| Document extract |

———

2. Where am in terms of purpose, passion, joy & connection?
I still don't know what I think my purpose is...that thing I can sink my teeth into, the thing that is my contribution to the world, the way the Stockyard Cafe is my friend Christine's contribution. Not that there's only one contribution or even just one way to contribute. But something that's like a song in our soul that becomes amplified and resonates with other people, nourishing them somehow. I have this idea that this is how I should make my money and receive what I need from the world. Is this true? Or can I contribute in one way, and receive in another?
I want to find a definition of one's purpose that encompasses everything I think about it, how I want to approach it. It seems like one of those terms that's never defined because we all think we get it. Dismiss it, even, as being too obvious, too new age, too reaching, too something. This past year, I've approached it as some kind of Holy Grail, an answer to a yearning I've felt to make my way in this world and provide for myself and my family in a way that makes my soul sing. It's felt beyond me, but that might just be where I was in this journey.
It's funny that I put passion in my original thoughts about Falling Backwards. It's not something I've spent any time thinking about until recently. But I understand that it's always been central to me; I've steered away from anything that seemed to lack it. I don't know if it's at my core, or everyone's core, but I know that I want a life full of it. Not in a get-swept-away-in-the-moment exciting kind of passion, but the passion of being fully alive, fully present, fully interested, fully engaged. I have been following the thread of passion without knowing it, pushing away from what deflates me and embracing what brings life and energy to me. I think I'm living a life with a lot of passion in it at the moment, but I still haven't fully stepped into it, and am still fraught with the worries of not making enough money. I'll be trying to go deeper with this in the coming year's challenge.
Joy. I know more joy. I know more of what brings me joy. I know what takes away my joy. I have seen a glimpse, but this is the beginning of my journey. Joy is a sign you're doing something right.
Connection. This, I've come to believe, is the heart of the matter. I can't really tell you more than this, except that it's a big part of what I'll be exploring this next year. Connection to myself, the world and universe around me, connection to other people, to animals. I want to say that we find redemption in connection, but I don't even know what it means to say that. Connection is sacred and profound and somehow the key.

———

| Given material |
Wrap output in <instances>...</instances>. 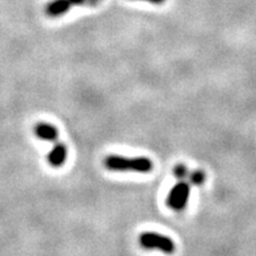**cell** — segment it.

———

| The tasks |
[1] In the reflection on purpose, passion, joy and connection, rewrite the passage starting at "Connection. This, I've" and ending at "somehow the key.", substituting "meaning" for "redemption".
[2] Does the reflection on purpose, passion, joy and connection support each statement? Answer yes or no and quote the words that decide it.
(a) The writer points to the Stockyard Cafe as a friend's contribution to the world.
(b) The writer has thought about passion for a long time.
(c) The writer has come to see connection as the heart of the matter.
[3] In the reflection on purpose, passion, joy and connection, what is joy said to be a sign of?

| Answers to each task |
[1]
Connection. This, I've come to believe, is the heart of the matter. I can't really tell you more than this, except that it's a big part of what I'll be exploring this next year. Connection to myself, the world and universe around me, connection to other people, to animals. I want to say that we find meaning in connection, but I don't even know what it means to say that. Connection is sacred and profound and somehow the key.

[2]
(a) Yes: "the way the Stockyard Cafe is my friend Christine's contribution."
(b) No: "It's not something I've spent any time thinking about until recently."
(c) Yes: "This, I've come to believe, is the heart of the matter."

[3] That you're doing something right.